Israël : réforme du pouvoir judiciaire en marche



ISRAËL : RÉFORME DU POUVOIR JUDICIAIRE EN MARCHE

Par Jacques BENILLOUCHE
Copyright © Temps et Contretemps

Netanyahou et la présidente de la Cour suprême  Esther Hayut

On ne comprend pas très bien la finalité des mesures que le gouvernement compte prendre pour réformer le pouvoir judiciaire. En fait, par comparaison avec la France, le Conseil Constitutionnel serait dissous et l’on mettrait en avant le Conseil économique et social. En Israël, il est ainsi question de transformer la Cour Suprême en organe purement consultatif à l’instar du Conseil installé au Palais d’Iéna. Ses décisions ne seraient plus obligatoirement applicables et n’auraient aucun pouvoir contraignant. Le risque est énorme de supprimer le seul contre-pouvoir en Israël qui serait soumis à la seule volonté de la majorité Knesset. On ignore de quoi sera fait demain.


Knesset

Les politiciens israéliens font un véritable contre-sens sur les pouvoirs de la Cour suprême. La Knesset décide et vote les lois en toute indépendance. Le rôle de la Cour suprême est de vérifier que les décisions prises par les Administrations sont conformes aux lois votées et aux Lois fondamentales faisant office de Constitution. Si elles veulent prendre des mesures contraires à ces lois, il leur suffit de demander aux députés de voter légalement des amendements à la Knesset. La Cour suprême ne prend aucune initiative politique ; elle dit le droit et rien que le droit.

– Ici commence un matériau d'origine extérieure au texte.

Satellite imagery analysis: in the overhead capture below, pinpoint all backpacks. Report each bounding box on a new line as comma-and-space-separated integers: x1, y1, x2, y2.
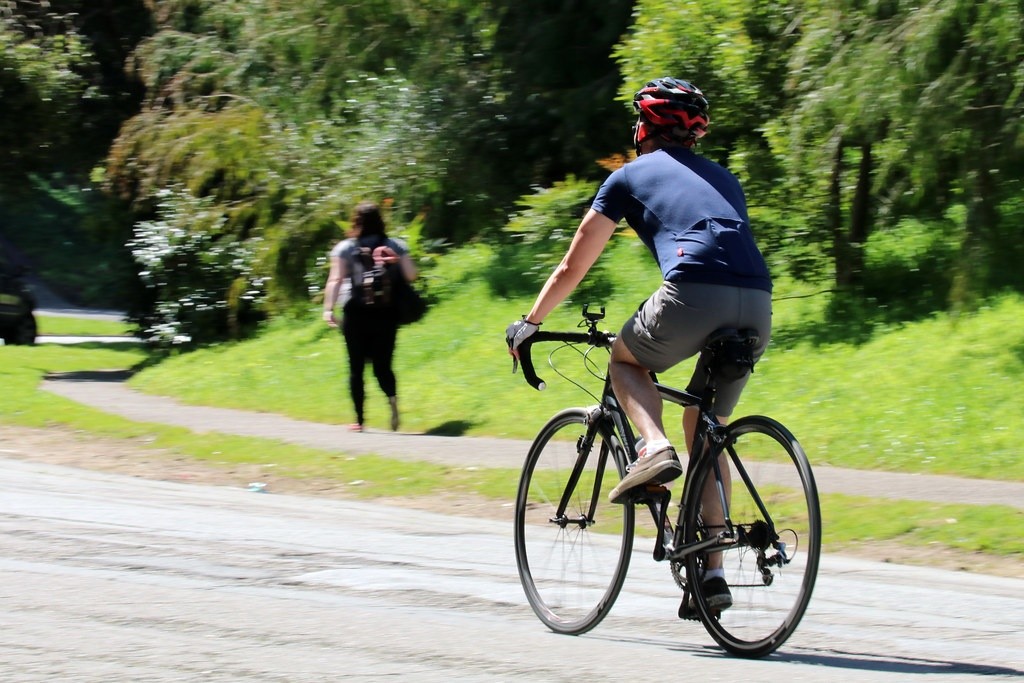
348, 247, 429, 334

   Pour revenir au cas du Dr. Michaël Ben-Ari qui a déclenché la colère de la droite parce qu’il a été interdit de candidature, il faut s’appuyer sur les sources du droit.  Otzma Yehudit est la dernière version du parti fondé sur les enseignements du rabbin Meir Kahana. Kach, le parti de Kahana, a été interdit à la Knesset en 1988 ainsi que toute autre émanation de ce parti. Il a été ensuite déclaré hors la loi en 1994 en tant qu’organisation terroriste en Israël et considéré comme tel aux États-Unis, au Canada et dans l’Union Européenne.
La Cour suprême s'est appuyée sur cette loi pour interdire Ben Ari. Si les amis de Meir Kahana veulent lui permettre d’être dorénavant candidat, il suffit que la Knesset vote une loi supprimant l’interdiction du parti kahaniste en Israël. Il savoir que la Cour n’est pas seule à juger ainsi. Aux États-Unis l’Anti Diffamation Ligue, l’American Jewish Committee et même l’AIPAC, le lobby américain vigoureusement pro-israélien, ont condamné Otzma Yehudit en tant que «parti raciste et criminel». 

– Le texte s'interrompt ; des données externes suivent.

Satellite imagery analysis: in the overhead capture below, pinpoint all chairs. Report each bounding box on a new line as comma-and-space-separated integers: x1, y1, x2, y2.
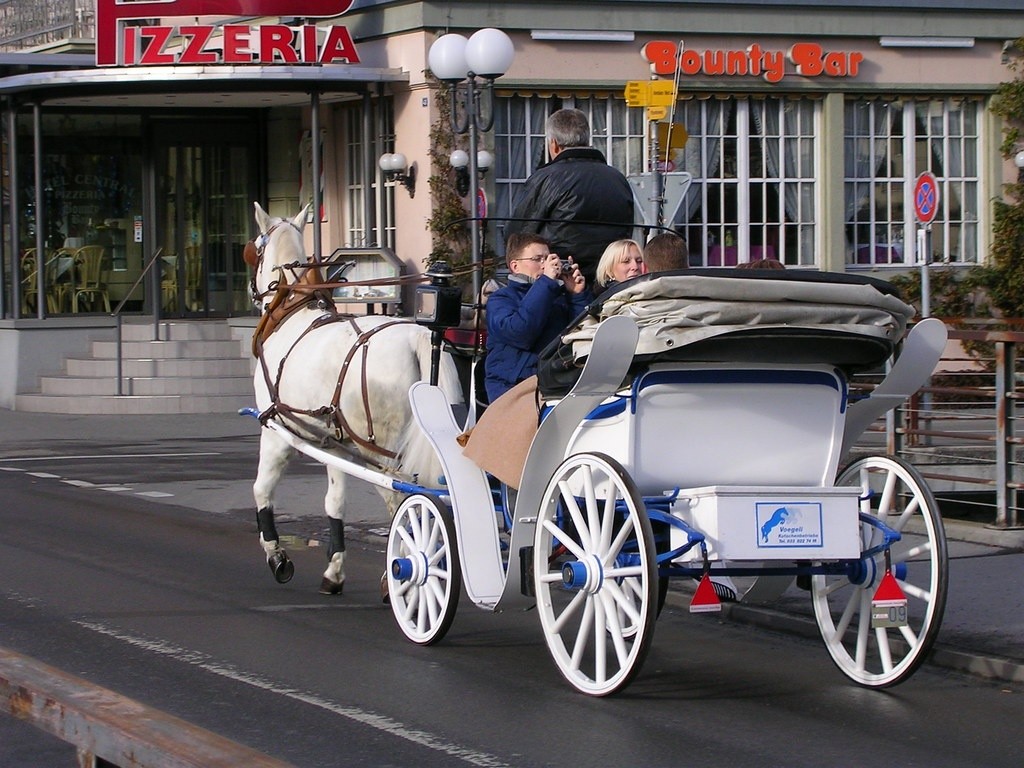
20, 245, 112, 316
161, 246, 202, 312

De nombreux rabbins orthodoxes modernes ont publié une violente dénonciation de Habayit Hayehudi parce qu’«en rejoignant des personnes méprisables qui violent les principes fondamentaux de la Torah, il avait trahi les traditions d’éthique, de justice et de leurs devoirs envers Dieu du sionisme religieux».
En fait, on veut réduire les pouvoirs de la Cour suprême que pour un cas unique, celui de Benjamin Netanyahou afin de lui permettre d’entraver la Cour en obtenant l'immunité de poursuites contre des accusations de corruption. La loi souhaitée donnerait un pouvoir illimité à la Knesset et aux ministres qui n’auraient pas à tenir compte des décisions de la Cour en matière administrative. Ainsi il serait possible d'annuler toute décision de retrait de l’immunité de Netanyahou en cas de poursuites. 
Le premier ministre négocie actuellement cette réforme avec les partis de droite en échange de portefeuilles ministériels. D’ailleurs ce 19 mai, le gouvernement a déjà approuvé le projet de loi qui permettra un nombre illimité de ministres et de vice-ministres. Il pourra ainsi satisfaire les diktats de tous les micro-partis.
Le premier ministre veut aussi avoir les mains libres pour appliquer la souveraineté israélienne sur les implantations illégales de Cisjordanie, une exigence des nationalistes de droite. Mais il n’est pas certain que les Américains ferment les yeux sur ce qui risque d’être en opposition au «pacte du siècle».
Ces changements dans le droit permettraient au Judaïsme unifié de la Torah de ne plus être bloqué par l’instance suprême. Il exige de créer un organisme de rabbins, seul habilité à délivrer des permis de travail le shabbat, à la place du ministère du Travail : «Le seul test pour les permis de travail devrait être de savoir s'il s'agit d'un travail salvateur ou non, et il est impossible d'approuver les profanations du Shabbat sur la base de considérations de commodité et de mouvement».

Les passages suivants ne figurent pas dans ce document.